**EXERCISE INSTRUCTIONS**. Reproduce every line of the listing below without any change, leaving the pictures out.

Records from a dataset

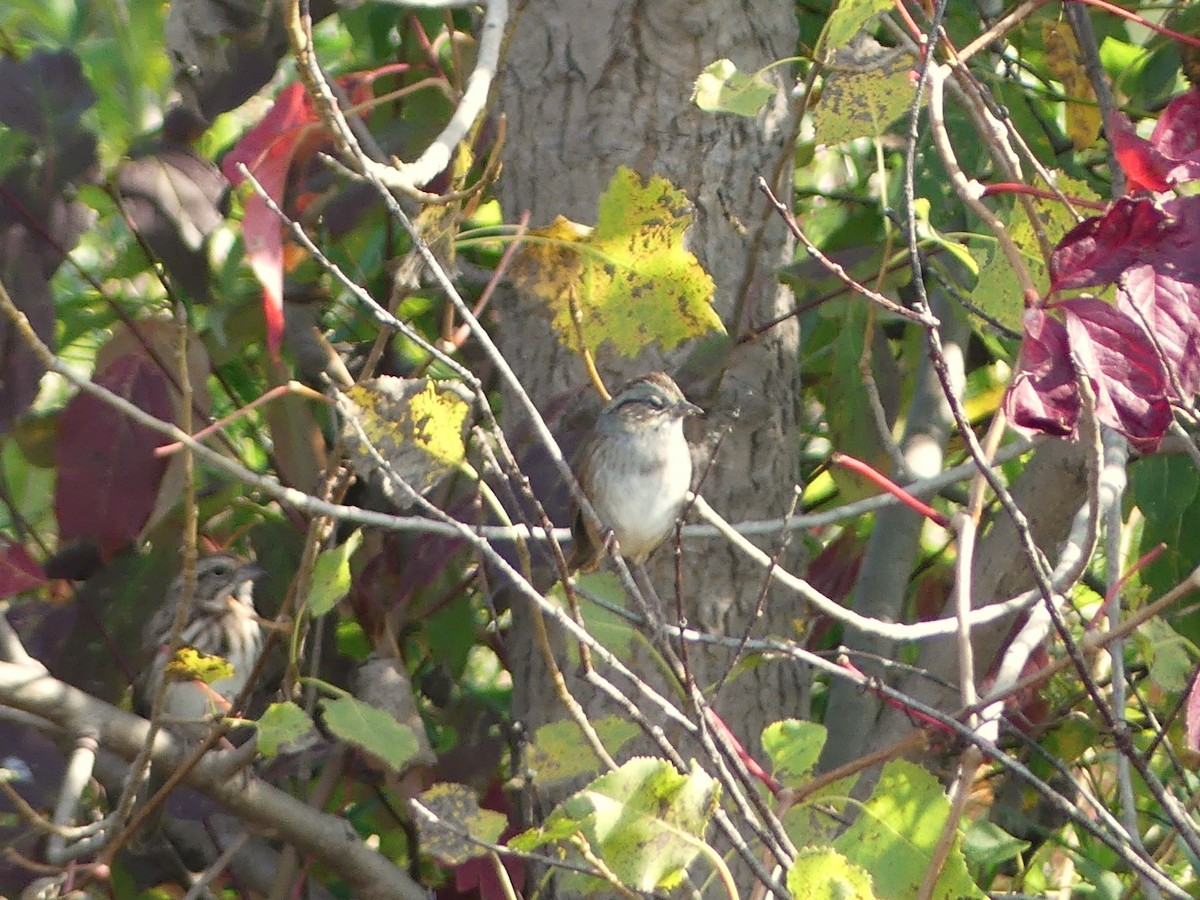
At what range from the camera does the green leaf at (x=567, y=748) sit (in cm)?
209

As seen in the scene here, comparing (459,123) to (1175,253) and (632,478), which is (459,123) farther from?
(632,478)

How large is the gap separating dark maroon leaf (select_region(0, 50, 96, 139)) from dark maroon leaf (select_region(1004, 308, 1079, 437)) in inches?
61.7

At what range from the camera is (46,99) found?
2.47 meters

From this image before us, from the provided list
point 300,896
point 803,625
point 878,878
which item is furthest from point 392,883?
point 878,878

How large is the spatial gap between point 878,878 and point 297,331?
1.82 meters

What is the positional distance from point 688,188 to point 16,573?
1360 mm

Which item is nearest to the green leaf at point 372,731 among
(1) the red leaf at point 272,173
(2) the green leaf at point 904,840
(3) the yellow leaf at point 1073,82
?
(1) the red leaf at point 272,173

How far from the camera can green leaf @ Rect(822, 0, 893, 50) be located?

**SOLUTION BELOW**.
At what range from the camera does the green leaf at (x=567, y=748) sit (in cm)?
209

As seen in the scene here, comparing (459,123) to (1175,253) and (632,478), which is (459,123) farther from?
(632,478)

How large is the gap separating dark maroon leaf (select_region(0, 50, 96, 139)) from dark maroon leaf (select_region(1004, 308, 1079, 437)) in inches?
61.7

At what range from the camera is (46,99) found?
2.47 meters

From this image before us, from the provided list
point 300,896
point 803,625
point 878,878
which item is furthest from point 392,883?
point 878,878

How large is the spatial gap between point 878,878 and point 297,331?
1.82 meters

What is the positional distance from point 688,188 to point 16,573?
1360 mm

Which item is nearest to the green leaf at point 372,731 among
(1) the red leaf at point 272,173
(2) the green leaf at point 904,840
(3) the yellow leaf at point 1073,82
?
(1) the red leaf at point 272,173

How far from the camera can green leaf @ Rect(822, 0, 893, 50) be located?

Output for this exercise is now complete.